**Work order 1**
Answer these questions using the toxicoepigenetics abstract below, labeling each answer to match its question.
(a) What class of compound is valproic acid described as?
(b) How many compounds made up the proof-of-concept library used in the dose-response study?
(c) Which compound in that library is classified as non-embryotoxic by ECVAM?
**Work order 2**
Translate this sentence from the toxicoepigenetics abstract below into Spanish: "Moreover, there is a growing demand for high-throughput human-based in vitro assays for toxicity testing, especially for developmental toxicity."
**Work order 3**
From the toxicoepigenetics abstract below, list every compound in the proof-of-concept library that has a known effect on the hPTMs.
*** Opening of Text passage ***
Abstract Toxicoepigenetics is an emerging field that studies the toxicological impact of compounds on protein expression through heritable, non-genetic mechanisms, such as histone post-translational modifications (hPTMs). Due to substantial progress in the large-scale study of hPTMs, integration into the field of toxicology is promising and offers the opportunity to gain novel insights into toxicological phenomena. Moreover, there is a growing demand for high-throughput human-based in vitro assays for toxicity testing, especially for developmental toxicity. Consequently, we developed a mass spectrometry-based proof-of-concept to assess a histone code screening assay capable of simultaneously detecting multiple hPTM-changes in human embryonic stem cells. To prove the applicability and performance, we first validated the untargeted workflow with valproic acid (VPA), a histone deacetylase inhibitor. These results demonstrate that our workflow is capable of mapping the hPTM-dynamics, with a general increase in acetylations as an internal control. To illustrate the scalability, a dose-response study was performed on a proof-of-concept library of ten compounds i) with a known effect on the hPTMs (BIX-01294, 3-Deazaneplanocin A, Trichostatin A, and VPA), ii) classified as highly embryotoxic by the European Centre for the Validation of Alternative Methods (ECVAM) (Methotrexate, and All-trans retinoic acid), iii) classified as non-embryotoxic by ECVAM (Penicillin G), and iv) compounds of abuse with a presumed developmental toxicity (ethanol, caffeine, and nicotine). In conclusion, we show that toxicoepigenetic screening on histones is feasible and yields very rich data that holds potential, not only for applications in the pharmaceutical industry, but also for environmental toxicity and food safety.
*** Close of Text passage ***
*** Opening of Information given ***
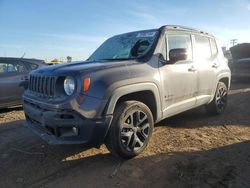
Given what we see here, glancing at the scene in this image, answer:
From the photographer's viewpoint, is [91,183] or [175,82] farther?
[175,82]

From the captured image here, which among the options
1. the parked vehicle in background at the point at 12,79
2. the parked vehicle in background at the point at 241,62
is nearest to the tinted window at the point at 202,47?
the parked vehicle in background at the point at 12,79

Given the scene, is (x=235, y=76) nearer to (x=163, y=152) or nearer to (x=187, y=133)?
(x=187, y=133)

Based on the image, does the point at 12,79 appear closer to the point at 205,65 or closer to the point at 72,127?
the point at 72,127

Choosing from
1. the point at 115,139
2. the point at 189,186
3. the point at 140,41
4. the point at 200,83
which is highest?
the point at 140,41

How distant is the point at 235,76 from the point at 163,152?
9851mm

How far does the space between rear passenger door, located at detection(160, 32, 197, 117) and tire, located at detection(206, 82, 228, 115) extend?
1259mm

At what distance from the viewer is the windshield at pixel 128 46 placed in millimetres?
4754

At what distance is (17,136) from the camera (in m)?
5.46

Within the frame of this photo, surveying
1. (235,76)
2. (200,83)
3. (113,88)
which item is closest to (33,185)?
(113,88)

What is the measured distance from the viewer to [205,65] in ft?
19.0

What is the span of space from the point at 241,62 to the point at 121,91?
10.3m

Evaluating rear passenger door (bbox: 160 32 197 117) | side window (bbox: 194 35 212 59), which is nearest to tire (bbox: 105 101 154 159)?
rear passenger door (bbox: 160 32 197 117)

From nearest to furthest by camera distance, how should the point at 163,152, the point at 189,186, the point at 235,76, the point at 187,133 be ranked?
the point at 189,186 < the point at 163,152 < the point at 187,133 < the point at 235,76

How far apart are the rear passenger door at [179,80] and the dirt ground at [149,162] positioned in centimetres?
59
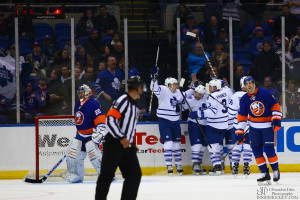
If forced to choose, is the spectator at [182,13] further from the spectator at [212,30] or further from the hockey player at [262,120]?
the hockey player at [262,120]

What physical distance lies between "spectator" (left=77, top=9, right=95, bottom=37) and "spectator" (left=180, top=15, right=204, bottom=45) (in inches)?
58.6

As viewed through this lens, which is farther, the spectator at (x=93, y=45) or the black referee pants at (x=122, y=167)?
the spectator at (x=93, y=45)

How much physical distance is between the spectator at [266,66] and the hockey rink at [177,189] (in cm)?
178

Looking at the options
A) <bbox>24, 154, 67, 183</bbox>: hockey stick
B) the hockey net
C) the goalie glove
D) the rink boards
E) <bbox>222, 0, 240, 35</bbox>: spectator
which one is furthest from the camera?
<bbox>222, 0, 240, 35</bbox>: spectator

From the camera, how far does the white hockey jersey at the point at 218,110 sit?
1112 cm

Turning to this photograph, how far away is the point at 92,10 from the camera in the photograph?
11.1m

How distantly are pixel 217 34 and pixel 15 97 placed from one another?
11.2 ft

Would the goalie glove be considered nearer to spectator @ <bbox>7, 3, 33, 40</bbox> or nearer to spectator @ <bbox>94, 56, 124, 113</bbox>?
spectator @ <bbox>94, 56, 124, 113</bbox>

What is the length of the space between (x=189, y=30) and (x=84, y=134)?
2.94m

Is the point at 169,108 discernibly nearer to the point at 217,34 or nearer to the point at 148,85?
the point at 148,85

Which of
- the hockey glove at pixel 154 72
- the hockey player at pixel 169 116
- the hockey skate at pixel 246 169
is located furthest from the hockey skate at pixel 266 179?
the hockey glove at pixel 154 72

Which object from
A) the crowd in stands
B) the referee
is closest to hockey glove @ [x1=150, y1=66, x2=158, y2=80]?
the crowd in stands

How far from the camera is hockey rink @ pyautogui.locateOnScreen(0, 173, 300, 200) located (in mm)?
7520

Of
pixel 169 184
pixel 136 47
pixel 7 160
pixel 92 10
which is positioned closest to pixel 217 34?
pixel 136 47
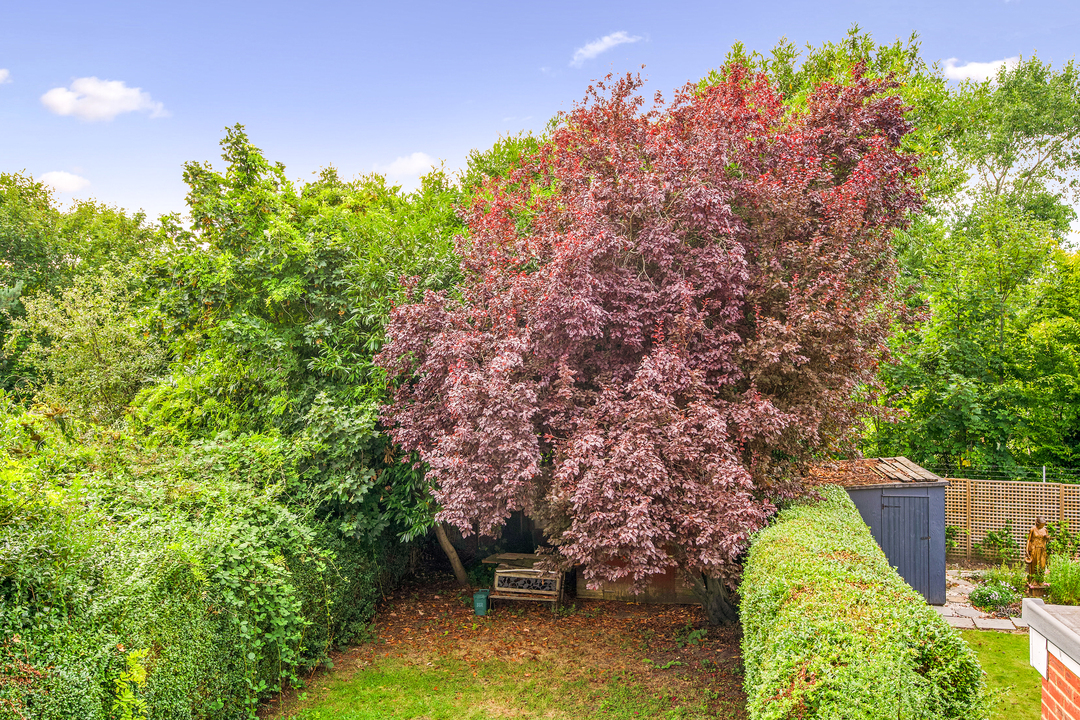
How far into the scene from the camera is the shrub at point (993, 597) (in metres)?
8.80

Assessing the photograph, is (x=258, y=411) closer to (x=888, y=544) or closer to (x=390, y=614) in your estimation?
(x=390, y=614)

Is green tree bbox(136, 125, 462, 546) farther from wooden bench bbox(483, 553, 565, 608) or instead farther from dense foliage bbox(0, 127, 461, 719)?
wooden bench bbox(483, 553, 565, 608)

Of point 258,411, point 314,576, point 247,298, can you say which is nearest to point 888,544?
point 314,576

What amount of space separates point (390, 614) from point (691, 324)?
6591 millimetres

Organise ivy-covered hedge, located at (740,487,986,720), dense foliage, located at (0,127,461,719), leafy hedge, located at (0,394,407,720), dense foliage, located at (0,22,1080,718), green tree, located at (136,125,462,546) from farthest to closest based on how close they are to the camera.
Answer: green tree, located at (136,125,462,546)
dense foliage, located at (0,22,1080,718)
dense foliage, located at (0,127,461,719)
leafy hedge, located at (0,394,407,720)
ivy-covered hedge, located at (740,487,986,720)

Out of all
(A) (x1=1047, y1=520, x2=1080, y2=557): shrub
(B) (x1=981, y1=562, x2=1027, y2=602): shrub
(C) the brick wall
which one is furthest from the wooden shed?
(C) the brick wall

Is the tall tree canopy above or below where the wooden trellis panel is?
above

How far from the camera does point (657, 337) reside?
628cm

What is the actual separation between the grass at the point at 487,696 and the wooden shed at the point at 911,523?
4.67m

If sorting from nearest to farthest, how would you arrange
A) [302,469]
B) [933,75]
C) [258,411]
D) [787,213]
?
[787,213] → [302,469] → [258,411] → [933,75]

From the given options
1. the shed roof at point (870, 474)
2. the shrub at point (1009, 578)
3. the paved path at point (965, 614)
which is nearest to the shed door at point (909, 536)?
the shed roof at point (870, 474)

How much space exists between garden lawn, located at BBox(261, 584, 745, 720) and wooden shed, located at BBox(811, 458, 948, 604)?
3159mm

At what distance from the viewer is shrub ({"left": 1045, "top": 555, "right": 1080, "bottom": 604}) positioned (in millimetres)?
8414

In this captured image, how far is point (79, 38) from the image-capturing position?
9.32 meters
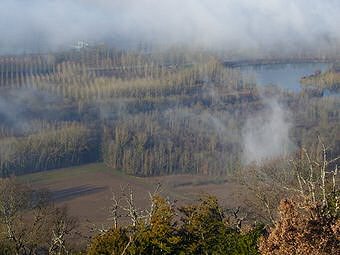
*** Close of Information given ***
**Written answer 1**
(a) A histone deacetylase inhibitor.
(b) Ten.
(c) Penicillin G.

**Written answer 2**
Además, existe una demanda creciente de ensayos in vitro de alto rendimiento basados en sistemas humanos para las pruebas de toxicidad, especialmente para la toxicidad del desarrollo.

**Written answer 3**
BIX-01294
3-Deazaneplanocin A
Trichostatin A
Valproic acid (VPA)